**EXPLORATION DU TEXTE**.
a – Indiquez si chacune des affirmations suivantes concorde avec le texte sur le lobbying à la radio. Répondez par oui ou par non et citez textuellement les mots décisifs : (i) L’émission « Lobby or not Lobby » sera diffusée chaque semaine ; (ii) Le projet de loi El Khomri doit être présenté lors du Conseil des ministres du 23 mars ; (iii) Dominique Bussereau préside l’Assemblée des départements de France.
b – D’après le texte sur le lobbying à la radio, quel journaliste présentera l’émission « Lobby or not Lobby » ?
c – Reprenez le texte sur le lobbying à la radio à la suite de sa dernière phrase, en poursuivant le propos sur le projet de loi travail.

**TEXTE PRÉSENTÉ**.
*****

L’actu

Auteur/autrice : Mathieu Quétel

Une première : Le lobbying à la radio

La radio des entreprises, RDE, lance une nouvelle émission dédiée au lobbying. Il s’agit d’une première.

Très prochainement, les auditeurs de RDE pourront écouter un nouveau rendez-vous, intitulé « Lobby or not Lobby ». L’objectif de cette émission mensuelle est de décrypter le dessous de l’actualité politique, notamment des opérations de lobbying.

Le lobbying est souvent présenté sous un angle négatif. Il s’est pourtant imposé au fil des années comme un outil au service de la démocratie pour peu qu’il soit pratiqué avec des règles de transparence et de bonne conduite.

La vie démocratique, les décisions publiques, sont souvent le fruit d’arbitrages pris avec l’éclairage de différents représentants d’intérêts ou sous la pression de l’opinion publique.

C’est notamment le cas pour le projet de loi El Khomri sur le travail, dont on voit bien que la mobilisation des syndicats, sur les réseaux sociaux et dans la rue risque de peser lourd dans son périmètre réel qui sera présenté lors du Conseil des ministres du 23 mars. Ce projet de loi révèle également l’absence du patronat français dans l’environnement numérique et son attachement viscéral à un « lobbying à la papa » qui fini par lui coûter cher…  En ce qui concerne les tensions entre VTC et taxis, les seconds sont en passe de remporter une victoire, on peut s’interroger sur les effets du choix de certaines plateformes françaises de laisser leur propre action d’influence aux mains du géant américain Uber. Le lobbying est également un outil au service des élus, on peut le constater dans le débat autour du financement du RSA par les Départements. Dominique Bussereau, le président de l’Assemblée des départements de France, vient de réussir un joli coup après des mois de négociations avec le gouvernement.

Ces exemples illustrent à merveille qu’il existe une actualité dont il est intéressant de prendre le temps de connaître l’autre visage, vu des coulisses, pour comprendre quels sont les leviers qui agissent sur la décision publique.

L’émission « Lobby or not Lobby » décryptera ces dossiers chauds de l’actualité et suivra également la campagne pour la présidentielle de 2017 avec pour ambition de décoder les stratégies des uns et des autres et de les mettre en perspective pour le monde de l’entreprise.

Ce rendez-vous, qui devrait être mis à l’antenne très prochainement, sera présenté par le journaliste Simon Janvier qui interviewera Mathieu Quétel, président de Sountsou.

Si inefficace lobbying à la papa  

Le projet de loi travail se transforme en bérézina pour le gouvernement et, il faut bien le reconnaître, ceux qui devraient soutenir cette réforme ne sont pas très audibles dans le brouhaha numérique qui devrait s’étendre à la rue dans les prochains jours.

*****

**DOCUMENTS SOURCES**.
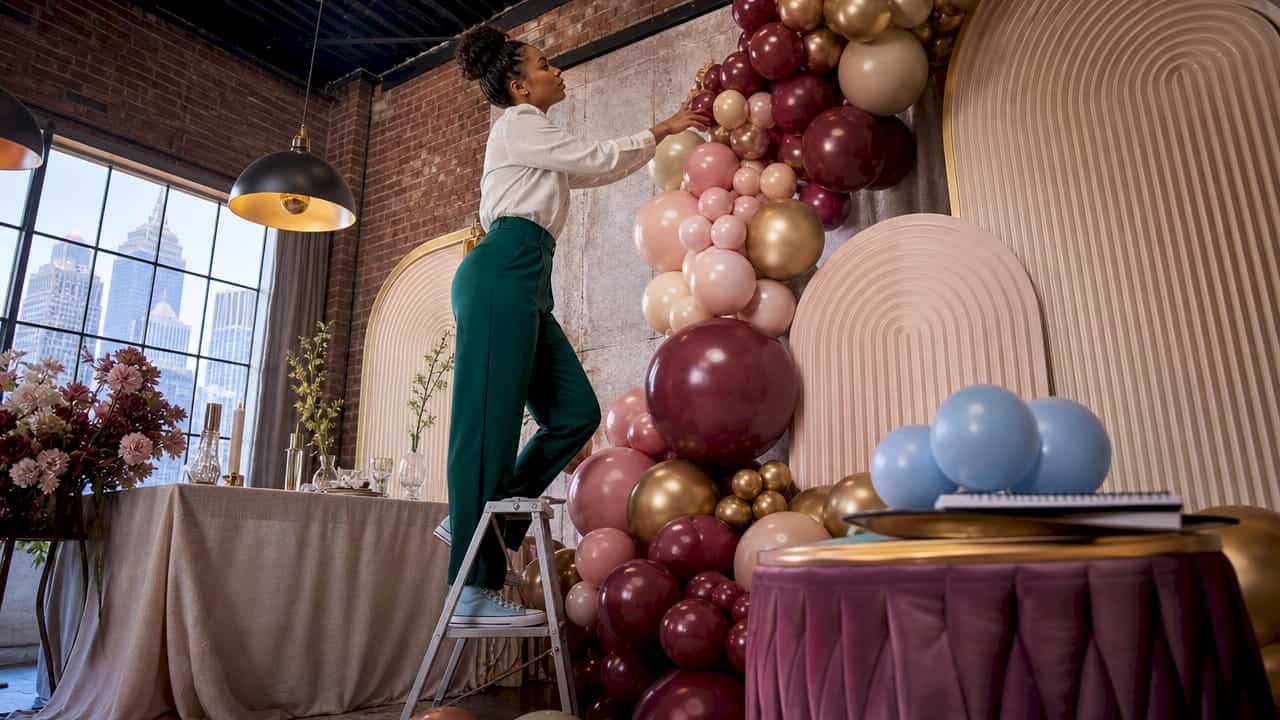 Event designer installing luxury balloon garland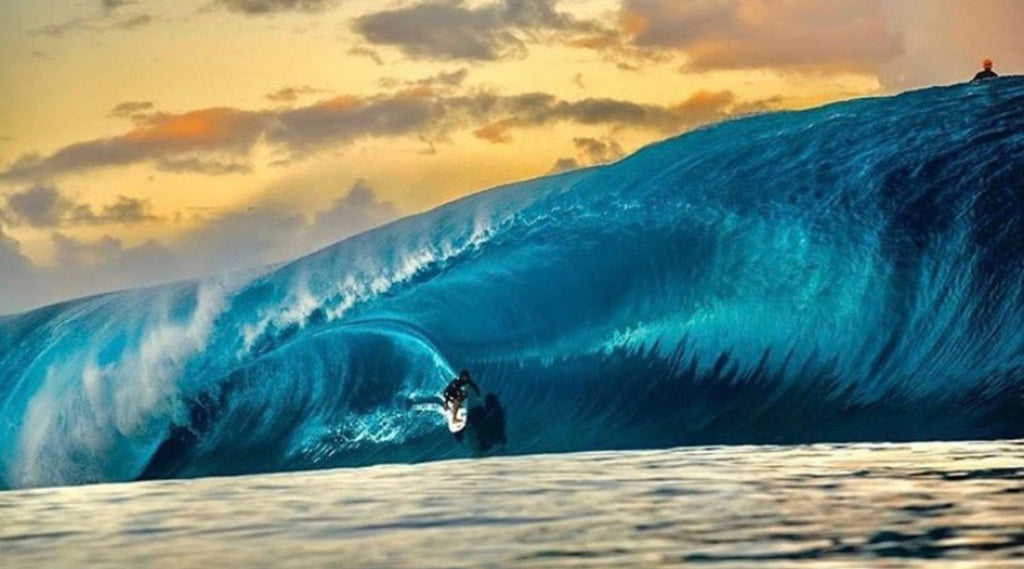 SURFER SURFING A HUGE WAVE THAT IS CURLING OVER THE TOP OF HIM.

*****

**RÉPONSES AUX CONSIGNES**.
a –
(i) Non : « cette émission mensuelle ».
(ii) Oui : « sera présenté lors du Conseil des ministres du 23 mars ».
(iii) Oui : « Dominique Bussereau, le président de l’Assemblée des départements de France ».

b – Le journaliste Simon Janvier.

c –
Le projet El Khomri va dans la bonne voie. Il pose des évolutions dans le droit du travail qui devraient notamment permettre une meilleure sécurisation de l’emploi pour les entreprises et plus de contrats à durée indéterminée pour les salariés. À l’arrivée, chacun devait être gagnant. Sauf que le projet de loi a été quelque peu bâclé et soumis à l’opinion publique sans avoir été au préalable négocié avec les syndicats, au moins les réformistes. En outre, une communication va-t-en-guerre a placé ce projet de loi en situation de devenir le catalyseur facile des colères et rancoeurs des soutiens naturels d’un gouvernement qui ne cesse de décevoir.

Rapidement les représentants des chefs d’entreprise ont fait connaître leur soutien à la démarche réformiste inscrite dans le projet El Khomri. Cette posture a néanmoins été grandement limitée par l’inefficacité du lobbying à la papa que les syndicats patronaux continuent inlassablement d’utiliser.

Les négociations au sein des ministères et les rencontres au plus haut niveau de l’Etat sont indispensables. Les marathon dans les journaux télévisés des chaines d’information et les communiqués de presse sont incontournables. Il n’en reste pas moins que les outils numériques ne peuvent être à ce point ignorés, les méthodes traditionnelles de lobbying ne fonctionnent plus. Or, les organisations patronales poursuivent, dans leur grande majorité, un lobbying industriel non seulement inefficace mais également coûteux en image.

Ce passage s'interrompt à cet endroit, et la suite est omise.